In the end, she couldn’t kill Kaede Kikui, Sakura’s reincarnation. The reunion, four hundred years in the making, reminded Tsukushi of her original feelings. She loved Shino, and she also loved Sakura. In her heart, hadn’t she always wanted to protect Sakura?
Rather than kill Kaede, Tsukushi kept a close eye on her. She watched over the human girl from the shadows and in broad daylight, maintaining a constant magical barrier around her. Tsukushi ensured that Kaede lived a healthy, normal life. Likewise, she distanced Kaede from ayakashi and anything abnormal.
Sometimes, she felt a twinge of guilt.
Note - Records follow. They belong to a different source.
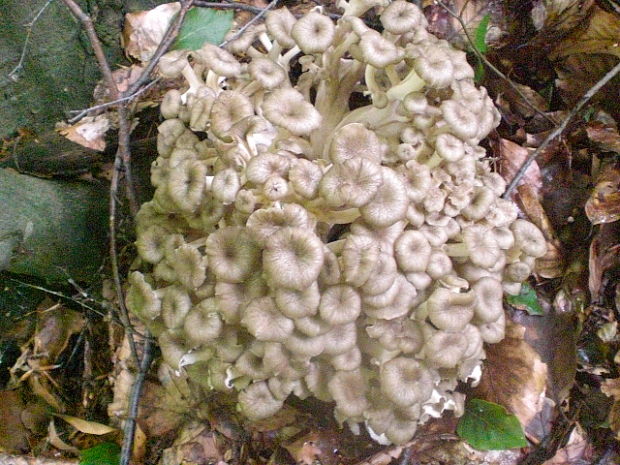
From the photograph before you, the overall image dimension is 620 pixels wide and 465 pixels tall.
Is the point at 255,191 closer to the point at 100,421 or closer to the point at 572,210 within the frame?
the point at 100,421

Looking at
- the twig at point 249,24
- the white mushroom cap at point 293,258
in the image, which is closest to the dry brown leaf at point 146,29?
the twig at point 249,24

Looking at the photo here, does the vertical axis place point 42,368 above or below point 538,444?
above

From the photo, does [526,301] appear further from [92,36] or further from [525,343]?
[92,36]

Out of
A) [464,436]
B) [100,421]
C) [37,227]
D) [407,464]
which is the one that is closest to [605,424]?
[464,436]

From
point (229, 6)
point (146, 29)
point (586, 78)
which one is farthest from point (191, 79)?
point (586, 78)

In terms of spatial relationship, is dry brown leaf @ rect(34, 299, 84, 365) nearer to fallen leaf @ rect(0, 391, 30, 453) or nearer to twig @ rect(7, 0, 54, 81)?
fallen leaf @ rect(0, 391, 30, 453)

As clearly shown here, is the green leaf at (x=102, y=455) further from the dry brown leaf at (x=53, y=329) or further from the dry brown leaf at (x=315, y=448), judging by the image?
the dry brown leaf at (x=315, y=448)

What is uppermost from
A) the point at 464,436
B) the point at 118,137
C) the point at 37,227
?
the point at 118,137
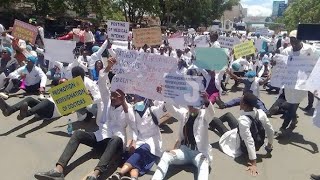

Had normalcy become a prison for the girl? Regardless, she continued to protect Kaede.
“Tsukushi!” Kaede cried.
The two of them became close friends. Kaede always wore an innocent smile, and her heart was full of love for Tsukushi.
The years passed, marked by flurries of cherry blossoms.
Kaede’s mother dressing her in her preschool uniform.